Finalement, les Mayas ne prévoyaient pas la fin du monde pour 2012

La montagne de Bugarach, dans l\'Aude, prise d\'assaut par des visiteurs, qui pensent qu\'il s\'agit du seul endroit qui sera préservé en cas de fin du monde.
La montagne de Bugarach, dans l'Aude, prise d'assaut par des visiteurs, qui pensent qu'il s'agit du seul endroit qui sera préservé en cas de fin du monde. (PASCAL PAVANI / AFP)

C'est ce qui ressort d'une découverte faite par une équipe d'archéologues américains. Elle a mis au jour, au Guatemala, les plus anciens calendriers astronomiques mayas connus.

Non, les Mayas n'ont pas prévu l'apocalypse pour 2012. Une équipe d'archéologues américains a mis au jour, au Guatemala, les plus anciens calendriers astronomiques mayas connus, qui remontent au IXe siècle de notre ère. C'est ce que révèle une étude publiée, jeudi 10 mai, par la revue américaine Science.

Cette découverte a été réalisée dans une maison excavée sur le site de Xultun. Dans une des pièces de cette maison, les murs sont couverts de glyphes, des traits gravés en creux dans la pierre, dont un grand nombre sont des chiffres représentant des calculs liés aux différents cycles calendaires mayas. Il s'agit du calendrier cérémonial de 260 jours, du calendrier solaire de 365 jours, ainsi que du cycle annuel de 584 jours de la planète Vénus, et de celui de 780 jours de Mars.

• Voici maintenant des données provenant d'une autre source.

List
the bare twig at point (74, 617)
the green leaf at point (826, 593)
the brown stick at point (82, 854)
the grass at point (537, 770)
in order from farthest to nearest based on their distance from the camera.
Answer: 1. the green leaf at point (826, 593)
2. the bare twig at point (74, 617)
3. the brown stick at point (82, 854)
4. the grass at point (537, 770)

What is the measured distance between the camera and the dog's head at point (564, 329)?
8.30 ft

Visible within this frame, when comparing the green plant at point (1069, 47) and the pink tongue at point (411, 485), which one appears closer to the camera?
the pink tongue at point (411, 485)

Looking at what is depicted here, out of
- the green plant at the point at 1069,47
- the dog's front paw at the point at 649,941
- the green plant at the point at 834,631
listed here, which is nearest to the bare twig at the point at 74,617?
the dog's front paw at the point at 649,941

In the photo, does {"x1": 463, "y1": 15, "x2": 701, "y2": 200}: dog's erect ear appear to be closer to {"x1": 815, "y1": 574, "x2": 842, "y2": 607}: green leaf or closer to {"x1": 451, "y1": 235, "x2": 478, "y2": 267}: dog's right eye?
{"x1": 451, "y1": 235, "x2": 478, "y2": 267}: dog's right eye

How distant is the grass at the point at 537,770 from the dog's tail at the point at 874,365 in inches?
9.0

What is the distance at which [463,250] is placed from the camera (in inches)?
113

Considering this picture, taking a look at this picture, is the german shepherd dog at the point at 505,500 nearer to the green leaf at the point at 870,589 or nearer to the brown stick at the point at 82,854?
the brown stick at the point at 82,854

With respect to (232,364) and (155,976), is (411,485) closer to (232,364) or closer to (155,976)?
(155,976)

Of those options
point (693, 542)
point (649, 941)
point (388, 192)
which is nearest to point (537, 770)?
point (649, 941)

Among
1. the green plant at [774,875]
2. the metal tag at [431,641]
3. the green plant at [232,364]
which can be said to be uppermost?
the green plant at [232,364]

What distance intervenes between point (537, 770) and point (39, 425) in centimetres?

D'autres calendriers suivent les phases lunaires, précise l'archéologue William Saturno, de l'Université de Boston, qui a dirigé cette expédition et les fouilles.

Calculs de cycles calendaires

Contrairement à certaines croyances populaires, il n'y a aucune indication dans ces calendriers mayas que la fin du monde coïnciderait avec la fin de l'année 2012, souligne ce scientifique. "Les anciens Mayas prédisaient que le monde continuerait et que dans  7 000 ans, les choses seraient exactement comme elles étaient alors", indique William Saturno.

Ces inscriptions murales sont les premières de l'art maya a être trouvées dans une maison, souligne David Stuart, professeur d'art méso-américain à l'université du Texas, à Austin, qui a décrypté les glyphes."Le plus exaltant dans cette découverte, c'est la révélation que les Mayas se livraient à ces calculs de cycles calendaires sur des murs des centaines d'années avant que des scribes ne les écrivent dans des codex", qui représentent les archives de cette civilisation précolombienne, explique Anthony Aveni, professeur d'astronomie à l'université Colgate (New York, nord-est), coauteur de ces travaux.